> **Task**
Extract the final stretch of the data: the line that contains "From what this" and every line after it, unaltered, and no other lines.
::::
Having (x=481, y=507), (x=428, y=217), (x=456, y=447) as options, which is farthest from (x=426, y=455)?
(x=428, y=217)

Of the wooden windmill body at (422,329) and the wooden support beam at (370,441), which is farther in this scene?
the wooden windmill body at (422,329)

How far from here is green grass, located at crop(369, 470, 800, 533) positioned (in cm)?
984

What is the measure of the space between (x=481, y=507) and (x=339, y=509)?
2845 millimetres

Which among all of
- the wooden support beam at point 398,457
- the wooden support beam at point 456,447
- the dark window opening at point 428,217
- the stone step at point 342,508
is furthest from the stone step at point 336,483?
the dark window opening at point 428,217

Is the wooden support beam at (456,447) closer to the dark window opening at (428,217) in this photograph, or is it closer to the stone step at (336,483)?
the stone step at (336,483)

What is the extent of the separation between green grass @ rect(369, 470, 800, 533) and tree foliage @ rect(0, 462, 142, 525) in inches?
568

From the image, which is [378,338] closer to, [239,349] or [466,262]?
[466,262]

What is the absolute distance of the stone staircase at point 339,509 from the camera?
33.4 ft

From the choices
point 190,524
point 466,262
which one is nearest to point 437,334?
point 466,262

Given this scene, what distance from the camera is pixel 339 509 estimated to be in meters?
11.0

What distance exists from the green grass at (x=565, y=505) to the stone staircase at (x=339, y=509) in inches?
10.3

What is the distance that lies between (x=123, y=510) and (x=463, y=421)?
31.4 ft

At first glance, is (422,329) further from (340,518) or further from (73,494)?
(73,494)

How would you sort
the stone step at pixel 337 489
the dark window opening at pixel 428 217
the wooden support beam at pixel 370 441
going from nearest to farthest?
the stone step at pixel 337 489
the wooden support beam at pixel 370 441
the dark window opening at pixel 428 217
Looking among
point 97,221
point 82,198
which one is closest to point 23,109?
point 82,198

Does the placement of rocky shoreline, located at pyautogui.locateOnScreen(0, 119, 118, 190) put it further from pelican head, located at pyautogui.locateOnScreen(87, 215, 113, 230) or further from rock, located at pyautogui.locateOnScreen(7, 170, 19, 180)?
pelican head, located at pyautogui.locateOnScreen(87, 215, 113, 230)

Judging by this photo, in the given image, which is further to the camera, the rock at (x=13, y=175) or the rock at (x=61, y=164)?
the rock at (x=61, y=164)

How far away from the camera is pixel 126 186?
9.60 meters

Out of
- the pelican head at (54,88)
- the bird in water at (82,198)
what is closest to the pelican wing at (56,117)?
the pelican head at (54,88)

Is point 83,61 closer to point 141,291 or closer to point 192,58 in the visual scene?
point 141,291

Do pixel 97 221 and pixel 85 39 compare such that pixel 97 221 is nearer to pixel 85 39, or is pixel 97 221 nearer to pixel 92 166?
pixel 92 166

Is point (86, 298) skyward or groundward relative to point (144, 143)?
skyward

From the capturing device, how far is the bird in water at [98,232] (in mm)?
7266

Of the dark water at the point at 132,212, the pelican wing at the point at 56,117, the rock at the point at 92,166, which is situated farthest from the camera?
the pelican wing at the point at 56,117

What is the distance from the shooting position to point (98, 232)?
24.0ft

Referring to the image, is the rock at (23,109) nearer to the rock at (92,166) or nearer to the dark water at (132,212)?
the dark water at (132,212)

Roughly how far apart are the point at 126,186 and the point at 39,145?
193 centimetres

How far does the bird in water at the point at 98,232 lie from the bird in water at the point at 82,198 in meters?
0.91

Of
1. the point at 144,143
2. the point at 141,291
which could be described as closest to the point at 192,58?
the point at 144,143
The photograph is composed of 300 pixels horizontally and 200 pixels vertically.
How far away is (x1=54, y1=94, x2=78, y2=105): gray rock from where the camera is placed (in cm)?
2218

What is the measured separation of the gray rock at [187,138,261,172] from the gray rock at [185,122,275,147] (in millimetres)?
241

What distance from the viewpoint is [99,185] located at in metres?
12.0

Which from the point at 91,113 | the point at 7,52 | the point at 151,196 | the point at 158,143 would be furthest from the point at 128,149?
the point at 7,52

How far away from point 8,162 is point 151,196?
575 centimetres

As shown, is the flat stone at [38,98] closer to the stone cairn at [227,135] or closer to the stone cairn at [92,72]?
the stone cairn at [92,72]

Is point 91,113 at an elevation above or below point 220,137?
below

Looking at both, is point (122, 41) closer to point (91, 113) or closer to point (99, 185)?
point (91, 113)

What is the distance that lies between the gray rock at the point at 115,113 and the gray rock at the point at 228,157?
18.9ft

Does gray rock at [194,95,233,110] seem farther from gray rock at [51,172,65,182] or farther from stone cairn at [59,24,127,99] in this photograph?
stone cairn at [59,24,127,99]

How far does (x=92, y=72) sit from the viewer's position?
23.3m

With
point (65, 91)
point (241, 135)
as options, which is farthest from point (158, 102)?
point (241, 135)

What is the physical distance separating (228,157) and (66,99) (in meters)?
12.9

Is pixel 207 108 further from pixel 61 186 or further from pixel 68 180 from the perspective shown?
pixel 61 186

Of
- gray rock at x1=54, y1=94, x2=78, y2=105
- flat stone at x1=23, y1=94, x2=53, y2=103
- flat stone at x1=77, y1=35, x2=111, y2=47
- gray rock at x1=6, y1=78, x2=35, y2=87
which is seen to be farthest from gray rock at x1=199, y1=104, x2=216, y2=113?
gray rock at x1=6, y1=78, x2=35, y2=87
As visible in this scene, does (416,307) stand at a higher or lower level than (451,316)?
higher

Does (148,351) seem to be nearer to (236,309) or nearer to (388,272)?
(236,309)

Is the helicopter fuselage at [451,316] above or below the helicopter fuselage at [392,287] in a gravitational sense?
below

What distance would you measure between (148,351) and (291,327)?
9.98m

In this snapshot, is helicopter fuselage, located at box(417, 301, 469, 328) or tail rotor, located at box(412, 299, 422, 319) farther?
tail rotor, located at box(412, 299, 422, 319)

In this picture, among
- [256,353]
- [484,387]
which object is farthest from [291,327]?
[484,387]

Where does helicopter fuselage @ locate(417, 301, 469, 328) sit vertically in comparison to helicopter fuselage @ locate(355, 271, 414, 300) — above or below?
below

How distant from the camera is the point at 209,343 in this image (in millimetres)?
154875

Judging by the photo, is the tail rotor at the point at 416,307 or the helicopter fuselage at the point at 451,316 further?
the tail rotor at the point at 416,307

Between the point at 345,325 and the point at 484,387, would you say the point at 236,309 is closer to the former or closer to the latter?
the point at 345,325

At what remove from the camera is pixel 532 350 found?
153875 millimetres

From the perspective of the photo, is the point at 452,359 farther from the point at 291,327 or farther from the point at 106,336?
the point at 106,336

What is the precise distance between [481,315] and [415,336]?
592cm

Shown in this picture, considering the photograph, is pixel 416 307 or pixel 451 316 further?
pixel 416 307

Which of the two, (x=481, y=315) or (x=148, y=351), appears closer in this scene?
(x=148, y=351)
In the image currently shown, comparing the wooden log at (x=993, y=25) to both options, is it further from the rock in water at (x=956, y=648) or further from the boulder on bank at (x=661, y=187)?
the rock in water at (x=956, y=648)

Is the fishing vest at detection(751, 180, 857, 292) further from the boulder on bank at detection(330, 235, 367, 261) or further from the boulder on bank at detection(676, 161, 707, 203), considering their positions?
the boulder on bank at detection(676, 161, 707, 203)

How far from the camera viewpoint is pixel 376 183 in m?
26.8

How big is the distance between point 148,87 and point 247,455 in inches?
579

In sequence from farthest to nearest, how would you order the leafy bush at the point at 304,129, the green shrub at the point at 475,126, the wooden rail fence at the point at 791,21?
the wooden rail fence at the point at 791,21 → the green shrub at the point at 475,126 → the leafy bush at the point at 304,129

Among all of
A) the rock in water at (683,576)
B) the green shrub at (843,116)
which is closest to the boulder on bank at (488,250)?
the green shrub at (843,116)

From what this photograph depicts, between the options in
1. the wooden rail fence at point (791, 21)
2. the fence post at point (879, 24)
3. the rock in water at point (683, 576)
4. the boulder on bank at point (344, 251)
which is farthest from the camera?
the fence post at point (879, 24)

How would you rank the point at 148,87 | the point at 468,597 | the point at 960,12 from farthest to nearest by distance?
::::
> **Answer to the task**
From what this photograph depicts, between the options in
1. the wooden rail fence at point (791, 21)
2. the fence post at point (879, 24)
3. the rock in water at point (683, 576)
4. the boulder on bank at point (344, 251)
which is farthest from the camera?
the fence post at point (879, 24)

How would you rank the point at 148,87 | the point at 468,597 | the point at 960,12 from farthest to nearest by distance?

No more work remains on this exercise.